Young Armour was often to be found, in the winter, coasting down the long hill near the schoolhouse; and, later, his experience at the Cazenovia Seminary was such as to indicate that some of the brightest people finish their education rather more suddenly than their family and friends might desire.

“When did you leave the farm for a mercantile life?” I asked.

“I was clerk in a store in Stockbridge for two years, after I was seventeen, but was mixed up with the farm more or less, and wanted to get out of that life. I was a little over seventeen years old when the gold excitement of 1849 reached our town. Wonderful tales were told of gold already found and the prospects for more on the Pacific coast. I was taken with the fever, and brooded over the difference between tossing hay in the hot sun and digging up gold by handfuls, until one day I threw down my pitchfork and went over to the house and told mother that I had quit that kind of work.
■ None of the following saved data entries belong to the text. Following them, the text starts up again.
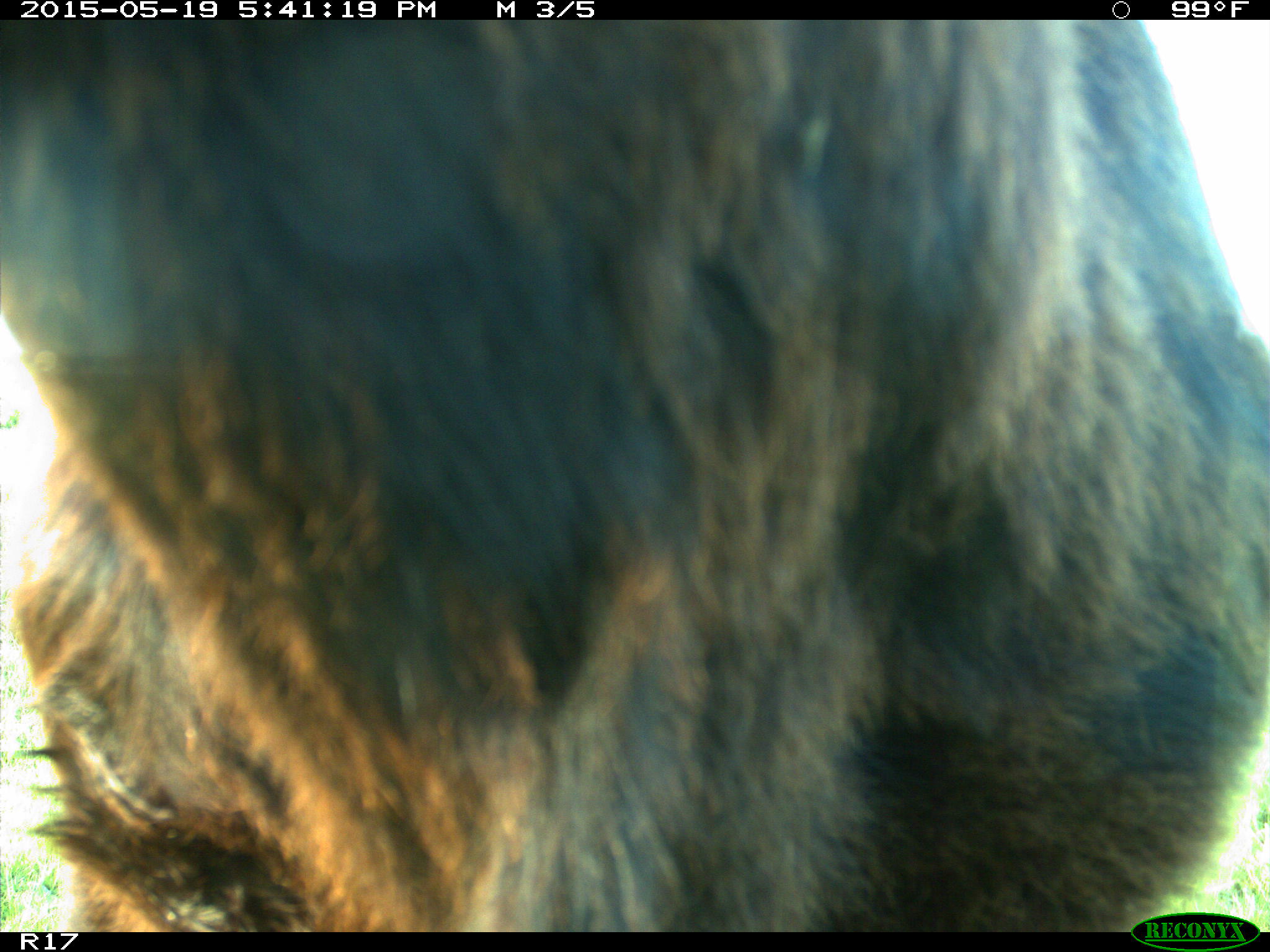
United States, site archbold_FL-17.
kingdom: Animalia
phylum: Chordata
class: Mammalia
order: Artiodactyla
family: Bovidae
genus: Bos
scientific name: Bos taurus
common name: domestic cow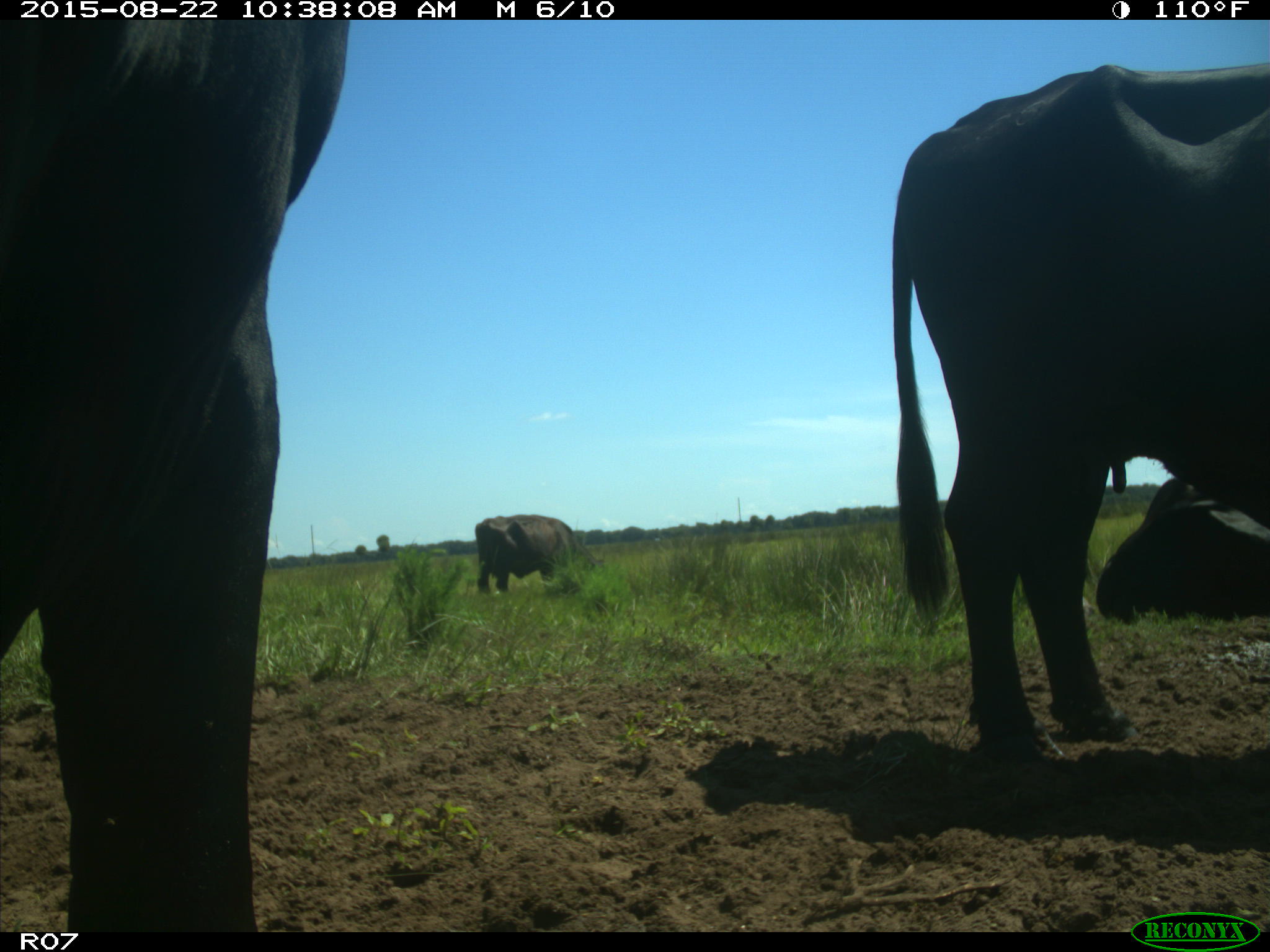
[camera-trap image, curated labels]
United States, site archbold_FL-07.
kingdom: Animalia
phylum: Chordata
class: Mammalia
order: Artiodactyla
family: Bovidae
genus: Bos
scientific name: Bos taurus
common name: domestic cow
“People with plenty of money could sail around Cape Horn in those days, but I had no money to spare, and so decided to walk across the country. That is, we were carried part of the way by rail and walked the rest. I persuaded one of the neighbor’s boys, Calvin Gilbert, to go along with me, and we started.”

“How did you fare?”

“Rather roughly. I provided myself with an old carpet sack, into which I put my clothes. I bought a new pair of boots, and when we had gone as far as we could on canals and wagons, I bought two oxen. With these we managed for awhile, but eventually reached California afoot.”

A MINING VENTURE.

He suffered a severe illness on the journey, and was nursed by his companion, Gilbert, who gathered herbs and steeped them for his friend’s use, and once rode thirty miles in the rain to get a doctor. When they reached California he fell in with Edward Croarkin, a miner, who nursed him back to health. The manner in which he remembered these men gives keen satisfaction to the friends of the great merchant.

“Did you have any money when you arrived at the gold-fields?”

“Scarcely any. I struck right out, though, and found a place where I could dig, and I struck pay dirt in a little time.”